Você precisa viajar por todos os lugares, ser agradável com todas as pessoas, sorrir, nunca ficar doente, nunca faltar aos seus três empregos, ter uma vida amorosa movimentada (mas não muito), comer de tudo (mas tudo é caro), se vestir bem (mas sem chamar atenção), nunca estar cansado, ser inteligente, conhecer música, literatura, saber dançar, saber três ou cinco idiomas, abrir a própria empresa, ser caridoso, bem-humorado, discreto, ter dinheiro para gastar sem medo em qualquer situação, ser um exemplo para todos, respeitável, invejável, modesto e de pele boa. Ah! É necessário ter uma foto na Torre Eiffel e você nunca, nunca deve envelhecer.
Tenha você percebido ou não qual o rumo inevitável de tentar conquistar todos esses objetivos, sua posição já estava prevista na “Academia do Fracasso”.[4] Em 1975, o Centro de Arte e Comunicação de Buenos Aires (CAyC) apresentava a proposta de Marta Minujín, em parceria com o “reitor da Academia do Fracasso”, Agustín Merello. Ao chegar à galeria, você era convidado a preencher um questionário com perguntas como “quando você está perto de gozar e lhe vem a impotência, o que você diz?”, “Quando a pessoa que você ama começa a perder o interesse por você, o que você faz?”, “E quando não tem vontade de começar uma tarefa?”, “E quando você não tem certeza se algo vale o esforço?”, “E quando seu filho adolescente falha repetidamente numa tarefa?”, “Como você se sentiria se pudesse fazer a mágica de nunca fracassar em nada?”, “O que você faz quando está de frente para algo implacável, isto é, que te faz negar todas as suas vontades?”.
Após marcar as alternativas possíveis, você poderia verificar o resultado e se enquadrar em quatro categorias de fracassado:
i Triunfalista: obcecado pelo êxito, você necessita constantemente da aprovação de outras pessoas e se condena por cada fracasso;
ii Grande Fracassado: que nega ser fracassado com a artimanha de contestar os padrões estabelecidos pela sociedade triunfalista, o que não lhe salva de ser um pária social;
iii Transfracassado: que sequer tenta atingir os êxitos estabelecidos nesses padrões da sociedade triunfalista, mas que ainda assim deseja atingir o êxito em outros padrões que você mesmo pode criar e, logo, fracassa também nessa criação;
iv sofrer de “Síndrome de Tubac Amaru”: você não é tão indeciso e puxado em tantas direções que não estabelece qualquer padrão, de modo que tem como destino ser despedaçado numa grande explosão de fracasso.

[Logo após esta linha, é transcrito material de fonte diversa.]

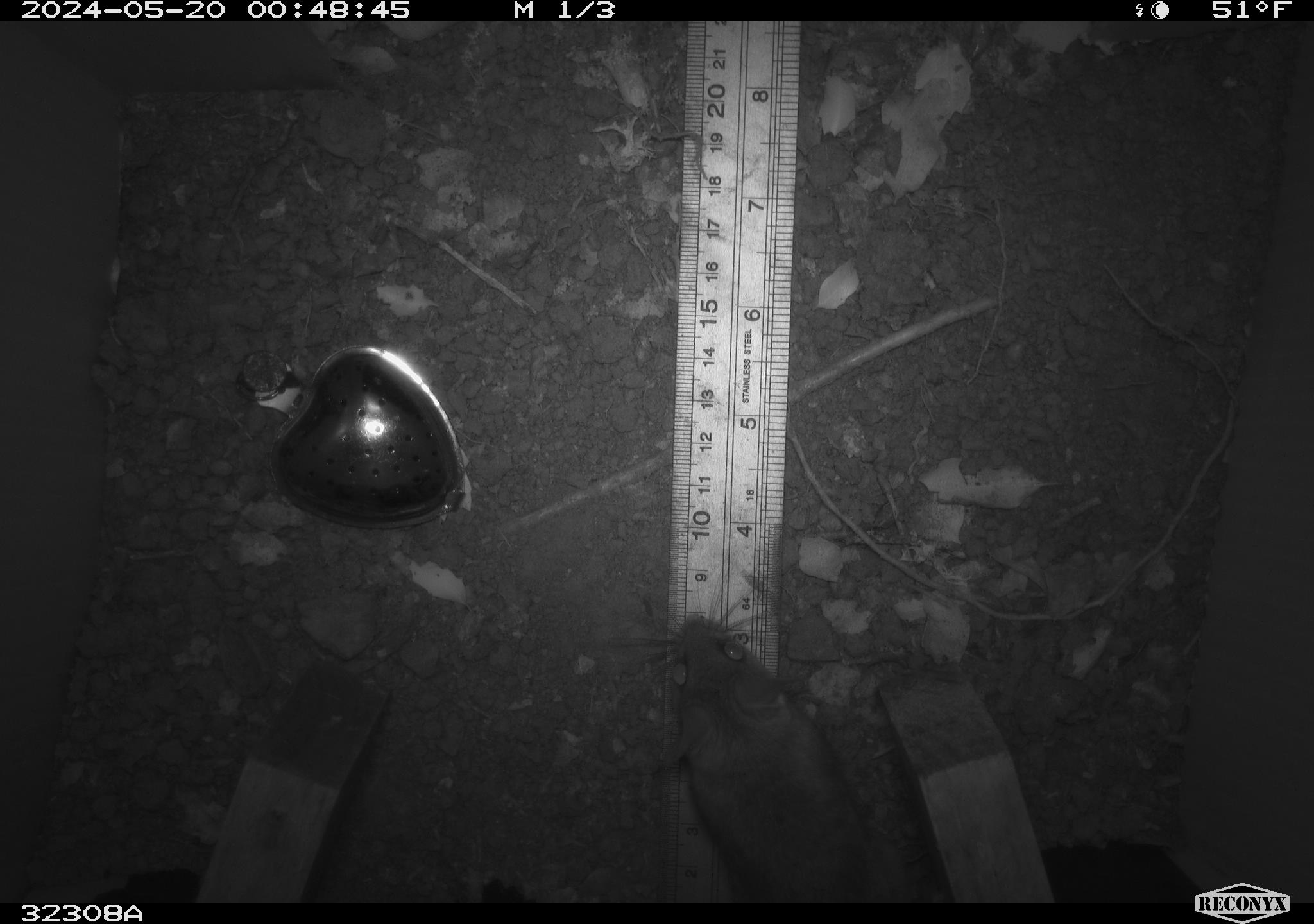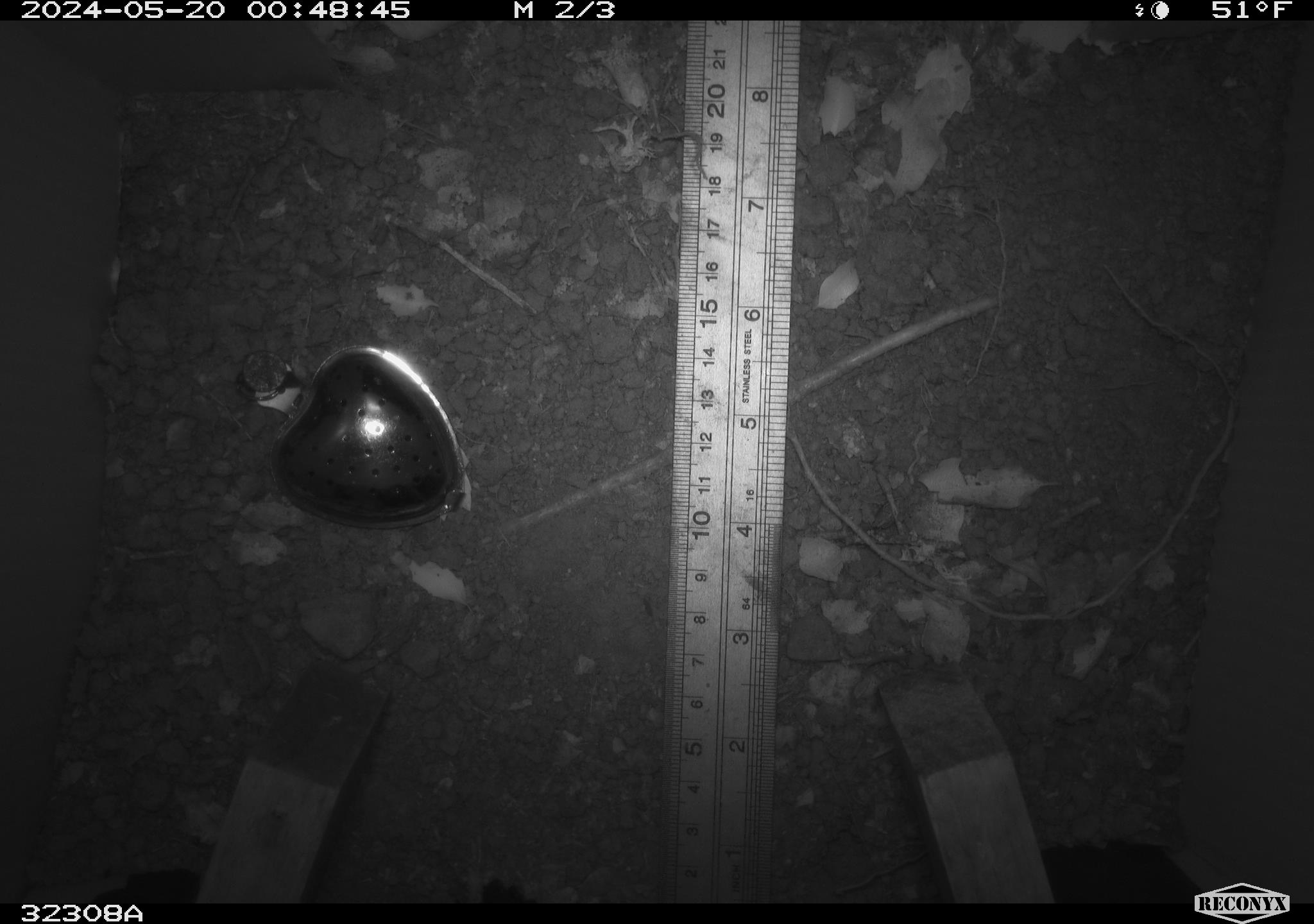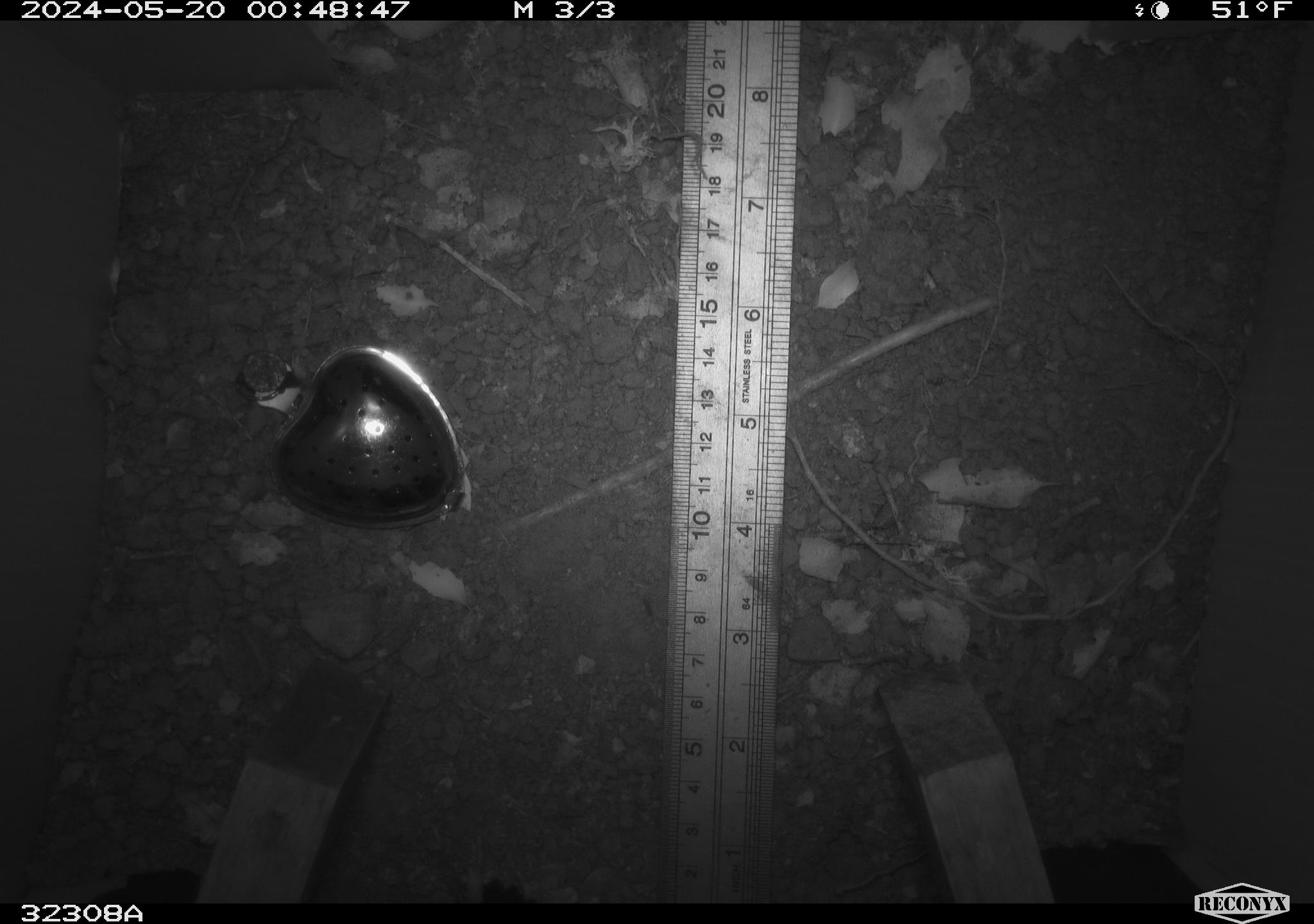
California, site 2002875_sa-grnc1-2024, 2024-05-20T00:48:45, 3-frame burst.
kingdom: Animalia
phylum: Chordata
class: Mammalia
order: Rodentia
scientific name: Rodentia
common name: rodent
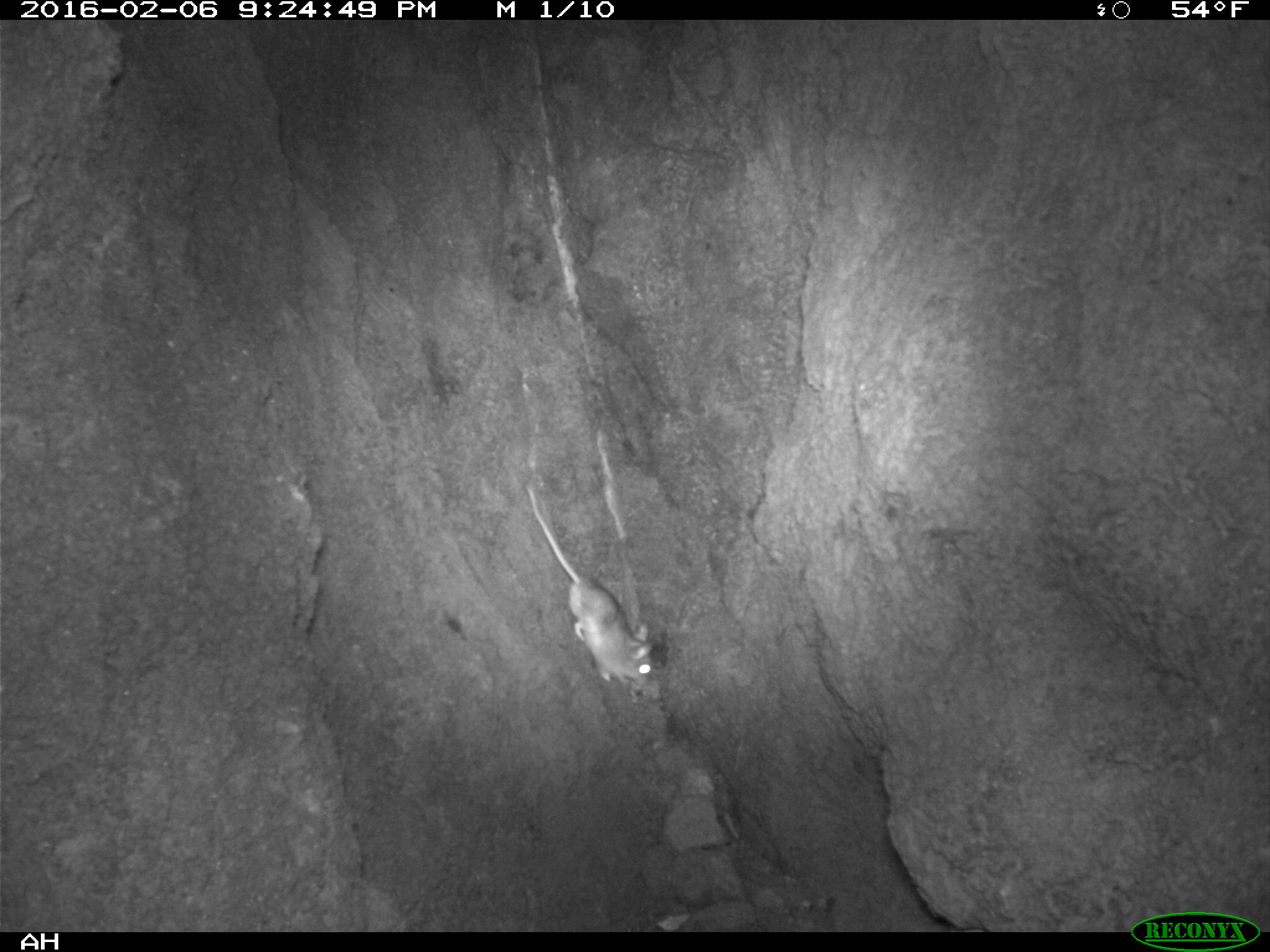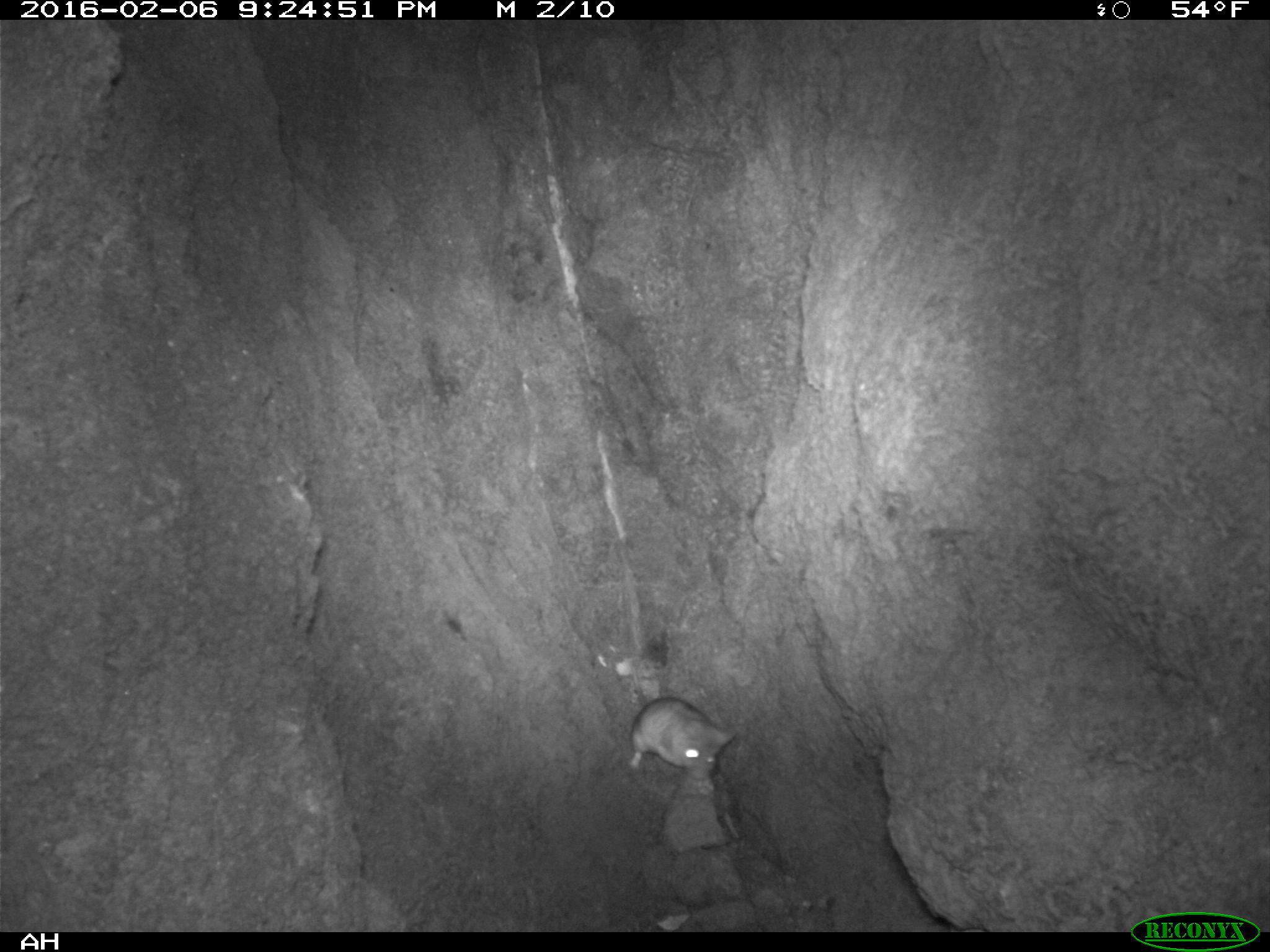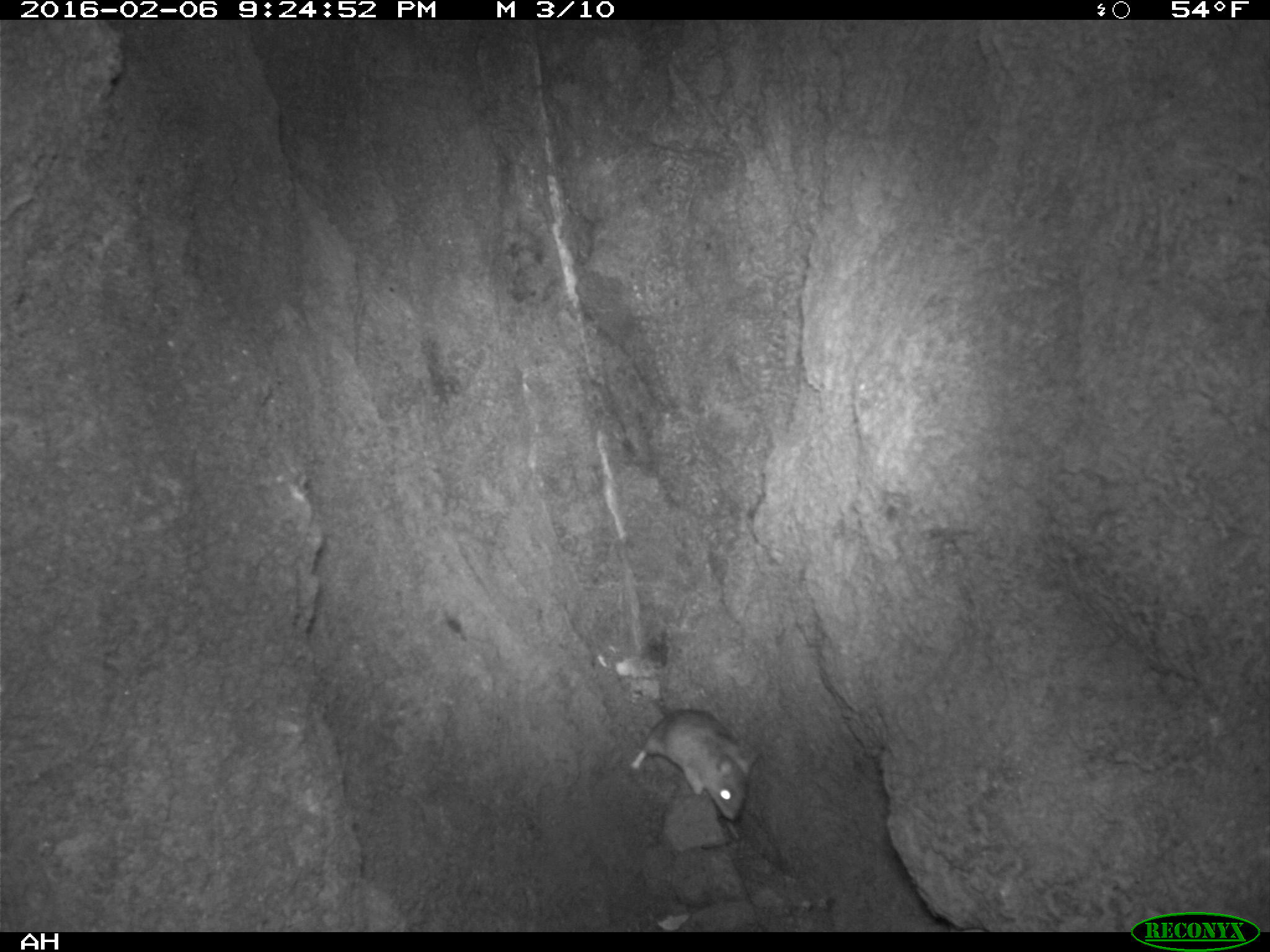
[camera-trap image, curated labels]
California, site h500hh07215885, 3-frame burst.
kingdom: Animalia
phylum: Chordata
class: Mammalia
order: Rodentia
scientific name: Rodentia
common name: rodent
Rodent (Rodentia).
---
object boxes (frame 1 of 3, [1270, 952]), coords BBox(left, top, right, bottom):
rodent: BBox(526, 487, 654, 687)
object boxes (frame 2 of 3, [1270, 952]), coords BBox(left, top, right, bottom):
rodent: BBox(628, 659, 736, 780)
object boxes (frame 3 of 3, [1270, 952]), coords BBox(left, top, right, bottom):
rodent: BBox(630, 700, 762, 820)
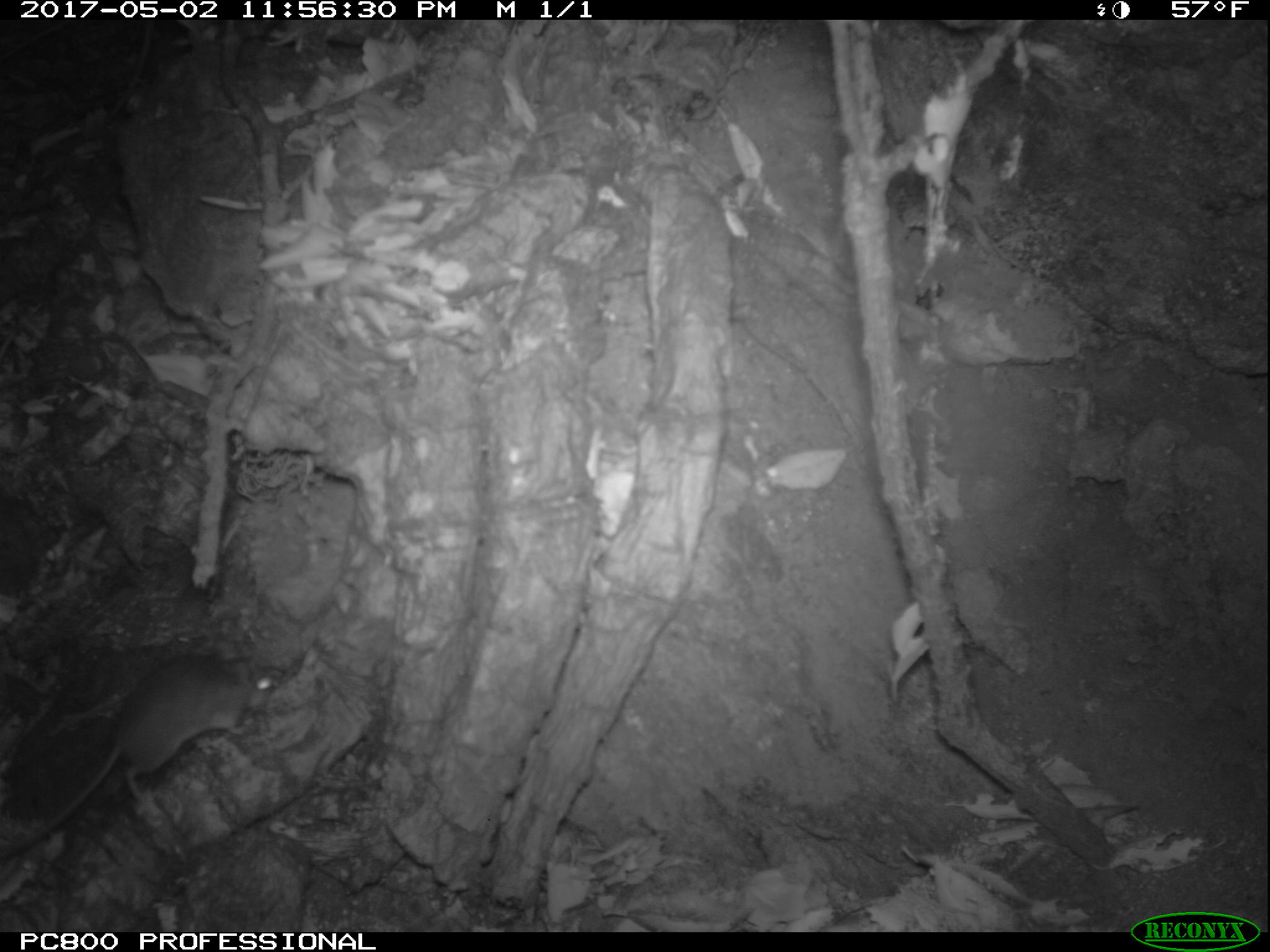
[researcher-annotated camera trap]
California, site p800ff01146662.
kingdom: Animalia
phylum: Chordata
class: Mammalia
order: Rodentia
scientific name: Rodentia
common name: rodent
Rodent (Rodentia).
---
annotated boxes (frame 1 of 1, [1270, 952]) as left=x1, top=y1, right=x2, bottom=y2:
rodent: left=1, top=652, right=275, bottom=862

Em qualquer caso, a Academia do Fracasso te acolheria. Quem chegava ao CAC e esperava encontrar grandes obras de Arte, era convido a tomar Requeijão (que é o leite fracassado) ou deitar-se na Rede Restauradora de Sonho ou ainda vestir o Frac Asso. Caso você tivesse reais interesses em se formar como Fracassado Profissional, lhe seriam oferecidos o Licor de Frustrações, composto por Delírios de Grandeza, Concentrado de Ressentimento e Mal Agouro, ou o Rancor de Primeira. Mas, se depois disso, você ainda persistisse nas pretensões de êxito, deveria experimentar o Palco Triunfalista: um tablado sobre o qual se subia para acionar o som de aplausos e a reprodução de sua própria imagem em monitores de TV.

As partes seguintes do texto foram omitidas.